One of the absolute best scanners for photographs is the Epson Perfection V850. If you want high-end quality you'll have to be prepared to shell out for it, because it is much more expensive than other models in our round-up which makes it more suited towards professional photographers and serious amateurs who have the budget for it. It can scan up to a huge 4800dpi for general photo scanning or boost it to 6400dpi to scan film negatives and slides. It even has dual-lens technology built-in, which automatically selects the best lens to scan with based on the image you're using.
Like the cheaper Epson Perfection V600, it features Digital ICE tech for removing dust and scratches from old photos, and it boasts a high dynamic range so that it'll perfectly match the tone and colour of every print you feed to it.
If you're a Windows user and you need to scan more than photos alone, the Canon DR-F120 is a great solution. It has a document feeder on the top with a 50-sheet capacity, making it ideal for office work. Underneath that, there's a flatbed scanner that's perfect for photos.
A perfect jack of all trades, this scanner has a respectable 600dpi max scanning resolution, but those seeking highly detailed scans for professional work might need something with a little more sophistication. However, it's a solid all-rounder that'll do a good job and scan up to 20 pages per minute.
Running out of desk space? The Canon DR-C225W II slimline document scanner might be just what you need. Its sheet-fed design is probably not that suitable for older, more fragile prints, since it's mainly aimed at scanning A4 documents, but it is a small, slimline scanner with reliable results.
It can hold up to 30 sheets in the feeder, and it'll scan in colour at up to 25 pages per minute (of course it'll take longer than that at higher resolutions). Its Wi-Fi connection means that you don't have to worry about messy cables cluttering up your desk either. Like the DR-F120 above, this is another Windows-only scanner.

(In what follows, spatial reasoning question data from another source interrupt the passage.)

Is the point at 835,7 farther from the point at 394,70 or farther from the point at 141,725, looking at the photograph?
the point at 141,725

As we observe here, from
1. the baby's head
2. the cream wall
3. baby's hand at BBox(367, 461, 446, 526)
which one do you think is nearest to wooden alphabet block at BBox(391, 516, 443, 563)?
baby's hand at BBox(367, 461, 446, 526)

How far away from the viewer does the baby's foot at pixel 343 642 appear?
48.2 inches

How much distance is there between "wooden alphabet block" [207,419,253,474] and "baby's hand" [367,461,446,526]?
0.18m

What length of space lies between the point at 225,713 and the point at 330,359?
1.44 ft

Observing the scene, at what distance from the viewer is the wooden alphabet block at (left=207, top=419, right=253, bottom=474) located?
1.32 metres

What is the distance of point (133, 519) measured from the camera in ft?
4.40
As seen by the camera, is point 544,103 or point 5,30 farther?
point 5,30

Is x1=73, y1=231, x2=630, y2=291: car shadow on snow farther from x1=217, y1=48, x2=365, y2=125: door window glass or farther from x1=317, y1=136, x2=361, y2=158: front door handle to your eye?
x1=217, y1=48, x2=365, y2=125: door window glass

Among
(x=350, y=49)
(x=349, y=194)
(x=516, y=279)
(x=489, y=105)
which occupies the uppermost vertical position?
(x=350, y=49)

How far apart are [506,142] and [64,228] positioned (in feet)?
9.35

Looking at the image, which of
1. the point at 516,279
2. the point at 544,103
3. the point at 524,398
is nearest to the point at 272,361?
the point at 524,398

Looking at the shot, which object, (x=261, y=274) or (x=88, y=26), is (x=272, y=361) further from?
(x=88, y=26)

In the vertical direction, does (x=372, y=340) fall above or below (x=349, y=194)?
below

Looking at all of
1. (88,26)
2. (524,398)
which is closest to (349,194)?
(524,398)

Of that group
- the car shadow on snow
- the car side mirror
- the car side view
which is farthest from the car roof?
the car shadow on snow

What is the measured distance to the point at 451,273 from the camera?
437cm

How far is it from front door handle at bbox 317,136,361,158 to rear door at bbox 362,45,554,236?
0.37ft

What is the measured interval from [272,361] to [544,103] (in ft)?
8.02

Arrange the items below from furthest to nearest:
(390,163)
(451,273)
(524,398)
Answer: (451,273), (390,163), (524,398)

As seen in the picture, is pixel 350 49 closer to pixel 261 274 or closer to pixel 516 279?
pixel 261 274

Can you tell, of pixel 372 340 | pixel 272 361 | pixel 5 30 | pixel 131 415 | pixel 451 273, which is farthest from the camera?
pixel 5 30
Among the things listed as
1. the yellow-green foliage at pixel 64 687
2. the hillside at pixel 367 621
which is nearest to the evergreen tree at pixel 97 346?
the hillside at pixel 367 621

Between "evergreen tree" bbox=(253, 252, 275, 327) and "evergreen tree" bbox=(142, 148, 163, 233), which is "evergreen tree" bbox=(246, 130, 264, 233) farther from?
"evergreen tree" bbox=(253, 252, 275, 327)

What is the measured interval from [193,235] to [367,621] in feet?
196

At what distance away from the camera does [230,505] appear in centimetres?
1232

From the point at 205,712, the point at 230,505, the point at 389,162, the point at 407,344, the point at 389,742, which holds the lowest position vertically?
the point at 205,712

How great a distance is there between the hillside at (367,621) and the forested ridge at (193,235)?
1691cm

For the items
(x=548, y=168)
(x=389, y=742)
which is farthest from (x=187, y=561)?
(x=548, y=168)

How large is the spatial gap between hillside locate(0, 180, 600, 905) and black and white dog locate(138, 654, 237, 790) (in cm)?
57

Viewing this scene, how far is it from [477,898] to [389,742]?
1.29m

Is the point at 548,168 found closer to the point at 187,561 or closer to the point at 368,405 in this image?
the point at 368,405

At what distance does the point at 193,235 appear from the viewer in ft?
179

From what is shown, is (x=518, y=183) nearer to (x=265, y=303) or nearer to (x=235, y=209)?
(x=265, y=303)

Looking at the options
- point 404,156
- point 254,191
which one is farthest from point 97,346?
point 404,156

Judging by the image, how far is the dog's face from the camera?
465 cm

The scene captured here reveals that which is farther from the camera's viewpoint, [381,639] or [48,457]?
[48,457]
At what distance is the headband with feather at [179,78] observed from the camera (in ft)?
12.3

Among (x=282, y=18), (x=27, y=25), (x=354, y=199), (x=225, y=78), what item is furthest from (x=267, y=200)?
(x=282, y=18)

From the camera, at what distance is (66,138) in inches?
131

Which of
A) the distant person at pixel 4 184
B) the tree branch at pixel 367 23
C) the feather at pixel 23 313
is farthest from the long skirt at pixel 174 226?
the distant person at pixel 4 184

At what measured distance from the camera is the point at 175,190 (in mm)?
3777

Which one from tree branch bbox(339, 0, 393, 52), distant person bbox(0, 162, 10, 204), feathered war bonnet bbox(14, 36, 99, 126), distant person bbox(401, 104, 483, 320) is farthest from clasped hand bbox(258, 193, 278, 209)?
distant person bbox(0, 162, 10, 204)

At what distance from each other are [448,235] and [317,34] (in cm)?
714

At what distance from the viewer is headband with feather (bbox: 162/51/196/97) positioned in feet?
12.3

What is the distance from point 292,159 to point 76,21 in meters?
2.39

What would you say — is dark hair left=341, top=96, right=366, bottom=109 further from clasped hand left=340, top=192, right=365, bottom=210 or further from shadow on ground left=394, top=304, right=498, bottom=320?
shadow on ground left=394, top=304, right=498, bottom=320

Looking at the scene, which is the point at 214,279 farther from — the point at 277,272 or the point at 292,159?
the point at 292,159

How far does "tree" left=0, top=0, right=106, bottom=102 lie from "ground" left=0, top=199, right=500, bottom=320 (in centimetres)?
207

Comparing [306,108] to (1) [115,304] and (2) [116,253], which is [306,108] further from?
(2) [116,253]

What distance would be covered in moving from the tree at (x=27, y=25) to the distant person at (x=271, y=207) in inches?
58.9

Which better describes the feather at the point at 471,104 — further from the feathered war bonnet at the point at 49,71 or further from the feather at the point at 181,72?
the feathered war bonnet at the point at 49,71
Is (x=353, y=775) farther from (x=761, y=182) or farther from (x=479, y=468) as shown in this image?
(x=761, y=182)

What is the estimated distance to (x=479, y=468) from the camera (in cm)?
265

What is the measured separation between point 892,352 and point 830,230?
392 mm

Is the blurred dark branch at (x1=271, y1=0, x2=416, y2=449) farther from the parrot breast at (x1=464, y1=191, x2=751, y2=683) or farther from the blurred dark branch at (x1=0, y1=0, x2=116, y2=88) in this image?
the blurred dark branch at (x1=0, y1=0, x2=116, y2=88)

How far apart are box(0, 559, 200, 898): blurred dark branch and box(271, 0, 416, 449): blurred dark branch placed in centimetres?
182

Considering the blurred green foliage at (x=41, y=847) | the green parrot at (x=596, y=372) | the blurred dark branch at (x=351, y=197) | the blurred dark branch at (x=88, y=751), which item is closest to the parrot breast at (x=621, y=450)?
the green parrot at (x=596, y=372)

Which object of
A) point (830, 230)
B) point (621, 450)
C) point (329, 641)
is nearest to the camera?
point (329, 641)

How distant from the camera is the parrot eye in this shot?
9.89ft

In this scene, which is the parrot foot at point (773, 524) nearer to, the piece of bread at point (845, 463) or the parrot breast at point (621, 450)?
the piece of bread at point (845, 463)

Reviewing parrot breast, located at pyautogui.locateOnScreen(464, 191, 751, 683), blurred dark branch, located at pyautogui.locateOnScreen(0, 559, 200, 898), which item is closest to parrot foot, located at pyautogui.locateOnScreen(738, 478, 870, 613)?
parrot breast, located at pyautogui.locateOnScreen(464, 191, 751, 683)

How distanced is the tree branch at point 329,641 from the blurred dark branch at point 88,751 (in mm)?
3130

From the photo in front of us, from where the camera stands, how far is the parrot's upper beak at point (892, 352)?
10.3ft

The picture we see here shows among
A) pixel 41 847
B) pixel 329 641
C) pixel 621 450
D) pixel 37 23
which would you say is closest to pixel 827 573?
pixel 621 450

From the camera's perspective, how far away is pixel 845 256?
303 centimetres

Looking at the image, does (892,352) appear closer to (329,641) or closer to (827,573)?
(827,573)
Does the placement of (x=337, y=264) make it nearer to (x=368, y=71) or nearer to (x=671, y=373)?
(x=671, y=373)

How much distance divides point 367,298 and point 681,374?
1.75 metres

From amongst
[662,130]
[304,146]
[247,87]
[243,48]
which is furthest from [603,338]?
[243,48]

So what about Mac users? Well if you're disappointed that the two last options are Windows-only, don't despair because the Xerox XD-COMBO is a fine combination scanner. It also has a sheet feeder on top and a flatbed underneath, making it suitable for most scanning jobs.
A great option for Mac users, this scanner also works for Windows and, similar to the Canon DR-F120, it can scan at a resolution of up to 600dpi. It also includes an additional feature for improving visual clarity thanks to the on-board Visioneer Acuity technology.